At Fastlane on February 22, Kidd and Cesaro defeated The Usos to capture the WWE Tag Team Championship, a title Kidd had not held for nearly 5 years. They retained their title in a rematch the following night on Raw after Natalya caused a disqualification, cementing her as a villainess in solidarity with the duo. At WrestleMania 31, Kidd and Cesaro retained their title by defeating The Usos, Los Matadores and The New Day in a Fatal-4-Way tag team match. At Extreme Rules, Kidd and Cesaro lost their titles to rivals; The New Day when Kofi Kingston held onto Cesaro's tights for the pin, ending their reign at 63 days. After The New Day turned heel, Cesaro and Kidd became faces for the first time as a tag team (also marking Cesaro's first true face turn in the WWE). On the May 4th episode of Raw, Cesaro and Kidd defeated The Ascension after Kidd dropkicked Viktor while Cesaro was performing his Cesaro Swing. Afterwards, they had a confrontation with The New Day backstage, leading the fans in chanting "New Day sucks" to The New Day's trademark clapping.
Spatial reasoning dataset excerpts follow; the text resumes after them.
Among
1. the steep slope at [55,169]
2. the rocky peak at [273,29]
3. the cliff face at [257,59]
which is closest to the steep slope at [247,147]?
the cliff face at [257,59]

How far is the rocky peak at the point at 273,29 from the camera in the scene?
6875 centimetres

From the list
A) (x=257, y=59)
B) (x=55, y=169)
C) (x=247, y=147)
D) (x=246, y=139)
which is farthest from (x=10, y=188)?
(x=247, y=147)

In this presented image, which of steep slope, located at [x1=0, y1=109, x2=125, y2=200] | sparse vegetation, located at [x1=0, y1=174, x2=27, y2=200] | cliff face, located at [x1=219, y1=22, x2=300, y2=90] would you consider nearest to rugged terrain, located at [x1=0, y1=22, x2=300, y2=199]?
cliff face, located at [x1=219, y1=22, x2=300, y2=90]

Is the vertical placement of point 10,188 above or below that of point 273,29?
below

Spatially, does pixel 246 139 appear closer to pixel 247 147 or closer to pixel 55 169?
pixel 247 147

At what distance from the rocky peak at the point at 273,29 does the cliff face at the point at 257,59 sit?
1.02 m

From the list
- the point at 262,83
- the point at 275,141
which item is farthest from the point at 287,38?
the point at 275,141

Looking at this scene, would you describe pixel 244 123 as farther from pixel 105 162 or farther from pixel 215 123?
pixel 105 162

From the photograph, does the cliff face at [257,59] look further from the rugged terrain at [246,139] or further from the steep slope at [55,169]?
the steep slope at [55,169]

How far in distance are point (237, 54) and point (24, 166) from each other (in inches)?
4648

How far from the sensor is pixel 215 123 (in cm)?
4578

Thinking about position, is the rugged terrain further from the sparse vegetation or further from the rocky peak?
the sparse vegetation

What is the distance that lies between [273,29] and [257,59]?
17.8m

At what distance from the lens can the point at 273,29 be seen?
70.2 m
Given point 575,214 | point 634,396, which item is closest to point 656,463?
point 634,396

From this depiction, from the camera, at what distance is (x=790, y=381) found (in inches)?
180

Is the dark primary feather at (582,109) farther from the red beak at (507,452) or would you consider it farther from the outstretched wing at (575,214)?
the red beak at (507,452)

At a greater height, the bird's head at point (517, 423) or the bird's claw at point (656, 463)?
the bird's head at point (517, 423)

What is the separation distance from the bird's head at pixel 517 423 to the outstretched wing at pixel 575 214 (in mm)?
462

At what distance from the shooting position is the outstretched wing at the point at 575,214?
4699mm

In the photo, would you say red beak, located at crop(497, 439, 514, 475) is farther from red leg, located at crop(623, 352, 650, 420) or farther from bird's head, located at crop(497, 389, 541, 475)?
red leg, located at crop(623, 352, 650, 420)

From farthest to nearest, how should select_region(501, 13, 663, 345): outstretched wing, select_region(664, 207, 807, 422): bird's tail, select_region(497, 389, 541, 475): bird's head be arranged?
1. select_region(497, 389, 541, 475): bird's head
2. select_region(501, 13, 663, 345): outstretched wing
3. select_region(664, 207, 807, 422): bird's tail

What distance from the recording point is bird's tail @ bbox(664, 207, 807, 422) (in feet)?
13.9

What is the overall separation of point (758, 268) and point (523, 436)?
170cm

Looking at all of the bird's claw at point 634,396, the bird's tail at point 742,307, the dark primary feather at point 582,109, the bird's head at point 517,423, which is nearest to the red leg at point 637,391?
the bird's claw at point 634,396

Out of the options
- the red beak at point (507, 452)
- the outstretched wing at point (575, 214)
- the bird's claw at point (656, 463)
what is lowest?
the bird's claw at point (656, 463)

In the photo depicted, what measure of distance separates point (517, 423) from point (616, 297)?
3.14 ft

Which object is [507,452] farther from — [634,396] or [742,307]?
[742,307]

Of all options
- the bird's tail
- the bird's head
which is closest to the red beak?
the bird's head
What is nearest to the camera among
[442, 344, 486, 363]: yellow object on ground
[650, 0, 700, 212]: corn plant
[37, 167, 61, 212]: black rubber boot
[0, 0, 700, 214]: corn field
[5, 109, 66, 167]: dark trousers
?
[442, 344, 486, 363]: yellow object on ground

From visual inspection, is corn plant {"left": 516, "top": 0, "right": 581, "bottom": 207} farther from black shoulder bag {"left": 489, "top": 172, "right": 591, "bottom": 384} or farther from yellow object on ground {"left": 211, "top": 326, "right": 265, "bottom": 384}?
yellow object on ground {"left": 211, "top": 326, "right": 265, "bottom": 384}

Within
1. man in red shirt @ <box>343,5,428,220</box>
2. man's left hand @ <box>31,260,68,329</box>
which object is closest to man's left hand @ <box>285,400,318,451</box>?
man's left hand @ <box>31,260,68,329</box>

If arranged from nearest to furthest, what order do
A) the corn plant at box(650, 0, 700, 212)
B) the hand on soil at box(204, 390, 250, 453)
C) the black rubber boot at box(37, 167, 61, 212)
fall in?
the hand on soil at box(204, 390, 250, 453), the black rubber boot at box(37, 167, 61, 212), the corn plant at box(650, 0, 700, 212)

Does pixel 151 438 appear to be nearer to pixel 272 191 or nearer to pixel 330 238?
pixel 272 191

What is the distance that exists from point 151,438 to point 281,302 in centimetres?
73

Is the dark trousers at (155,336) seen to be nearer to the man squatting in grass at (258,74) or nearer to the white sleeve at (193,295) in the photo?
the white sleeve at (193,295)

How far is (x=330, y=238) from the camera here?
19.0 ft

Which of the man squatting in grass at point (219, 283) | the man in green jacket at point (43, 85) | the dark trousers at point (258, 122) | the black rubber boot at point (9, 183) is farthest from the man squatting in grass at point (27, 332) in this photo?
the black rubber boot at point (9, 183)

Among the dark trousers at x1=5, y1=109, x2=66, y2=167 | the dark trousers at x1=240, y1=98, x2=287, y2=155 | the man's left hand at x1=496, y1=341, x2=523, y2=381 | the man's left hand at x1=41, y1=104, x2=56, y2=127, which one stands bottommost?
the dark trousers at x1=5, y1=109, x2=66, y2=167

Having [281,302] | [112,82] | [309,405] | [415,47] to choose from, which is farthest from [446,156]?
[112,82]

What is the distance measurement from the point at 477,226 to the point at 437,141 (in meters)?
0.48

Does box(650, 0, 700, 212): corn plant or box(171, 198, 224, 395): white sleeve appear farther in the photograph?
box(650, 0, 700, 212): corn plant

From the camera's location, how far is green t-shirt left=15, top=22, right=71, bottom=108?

At Payback, Kidd and Cesaro challenged The New Day for the WWE Tag Team Championships in a two out of three falls match. The duo scored the first fall of the match, but ultimately lost the second and third falls (the third fall being made by Xavier Woods, who wasn't one of the legal participants in the match), failing to recapture the titles. It was announced Kidd and Cesaro would take part in the first-ever Tag Team Elimination Chamber match for the titles at Elimination Chamber on May 31, but they failed to win as they were the fourth team eliminated. On June 7, WWE announced that Kidd had suffered a neck/spinal injury during a dark match with Samoa Joe a week prior. Kidd announced that he would be out of action for over a year. He later retired on June 29, 2017, becoming a backstage producer for the company. Kidd's retirement effectively ended any chances of reformation.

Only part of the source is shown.